◆ TASK BRIEF ◆
Transcription of the full listing is required, character for character.
<<<<
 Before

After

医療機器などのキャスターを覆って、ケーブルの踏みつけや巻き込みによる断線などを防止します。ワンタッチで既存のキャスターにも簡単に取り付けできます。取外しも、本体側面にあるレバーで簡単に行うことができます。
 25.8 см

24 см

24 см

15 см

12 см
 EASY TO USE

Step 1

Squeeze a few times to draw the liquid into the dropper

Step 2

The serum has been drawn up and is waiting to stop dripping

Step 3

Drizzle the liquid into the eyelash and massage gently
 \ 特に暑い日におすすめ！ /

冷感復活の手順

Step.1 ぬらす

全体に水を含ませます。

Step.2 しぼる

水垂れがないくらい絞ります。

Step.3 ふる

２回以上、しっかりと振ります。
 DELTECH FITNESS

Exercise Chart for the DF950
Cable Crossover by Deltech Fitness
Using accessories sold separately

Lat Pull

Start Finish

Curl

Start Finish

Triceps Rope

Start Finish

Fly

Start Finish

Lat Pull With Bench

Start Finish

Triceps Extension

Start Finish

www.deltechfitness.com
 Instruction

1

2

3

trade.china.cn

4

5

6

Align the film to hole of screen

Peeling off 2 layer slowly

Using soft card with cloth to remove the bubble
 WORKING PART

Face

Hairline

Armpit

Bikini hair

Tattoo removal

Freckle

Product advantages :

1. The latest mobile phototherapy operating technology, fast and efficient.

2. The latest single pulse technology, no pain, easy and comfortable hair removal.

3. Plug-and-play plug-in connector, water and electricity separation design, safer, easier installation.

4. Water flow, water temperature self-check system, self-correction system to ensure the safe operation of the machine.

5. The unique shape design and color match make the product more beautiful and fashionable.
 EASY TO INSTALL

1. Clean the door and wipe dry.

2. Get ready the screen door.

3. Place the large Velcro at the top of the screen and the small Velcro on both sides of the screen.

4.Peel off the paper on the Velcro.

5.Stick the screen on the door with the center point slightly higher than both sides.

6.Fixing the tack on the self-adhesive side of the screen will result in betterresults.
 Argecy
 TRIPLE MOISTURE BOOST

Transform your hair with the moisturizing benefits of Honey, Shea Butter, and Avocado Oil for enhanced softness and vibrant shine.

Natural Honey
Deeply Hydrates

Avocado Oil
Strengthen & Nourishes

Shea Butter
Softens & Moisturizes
>>>>
◆ WRITTEN SOLUTION ◆
 Before

After

医療機器などのキャスターを覆って、ケーブルの踏みつけや巻き込みによる断線などを防止します。ワンタッチで既存のキャスターにも簡単に取り付けできます。取外しも、本体側面にあるレバーで簡単に行うことができます。
 25.8 см

24 см

24 см

15 см

12 см
 EASY TO USE

Step 1

Squeeze a few times to draw the liquid into the dropper

Step 2

The serum has been drawn up and is waiting to stop dripping

Step 3

Drizzle the liquid into the eyelash and massage gently
 \ 特に暑い日におすすめ！ /

冷感復活の手順

Step.1 ぬらす

全体に水を含ませます。

Step.2 しぼる

水垂れがないくらい絞ります。

Step.3 ふる

２回以上、しっかりと振ります。
 DELTECH FITNESS

Exercise Chart for the DF950
Cable Crossover by Deltech Fitness
Using accessories sold separately

Lat Pull

Start Finish

Curl

Start Finish

Triceps Rope

Start Finish

Fly

Start Finish

Lat Pull With Bench

Start Finish

Triceps Extension

Start Finish

www.deltechfitness.com
 Instruction

1

2

3

trade.china.cn

4

5

6

Align the film to hole of screen

Peeling off 2 layer slowly

Using soft card with cloth to remove the bubble
 WORKING PART

Face

Hairline

Armpit

Bikini hair

Tattoo removal

Freckle

Product advantages :

1. The latest mobile phototherapy operating technology, fast and efficient.

2. The latest single pulse technology, no pain, easy and comfortable hair removal.

3. Plug-and-play plug-in connector, water and electricity separation design, safer, easier installation.

4. Water flow, water temperature self-check system, self-correction system to ensure the safe operation of the machine.

5. The unique shape design and color match make the product more beautiful and fashionable.
 EASY TO INSTALL

1. Clean the door and wipe dry.

2. Get ready the screen door.

3. Place the large Velcro at the top of the screen and the small Velcro on both sides of the screen.

4.Peel off the paper on the Velcro.

5.Stick the screen on the door with the center point slightly higher than both sides.

6.Fixing the tack on the self-adhesive side of the screen will result in betterresults.
 Argecy
 TRIPLE MOISTURE BOOST

Transform your hair with the moisturizing benefits of Honey, Shea Butter, and Avocado Oil for enhanced softness and vibrant shine.

Natural Honey
Deeply Hydrates

Avocado Oil
Strengthen & Nourishes

Shea Butter
Softens & Moisturizes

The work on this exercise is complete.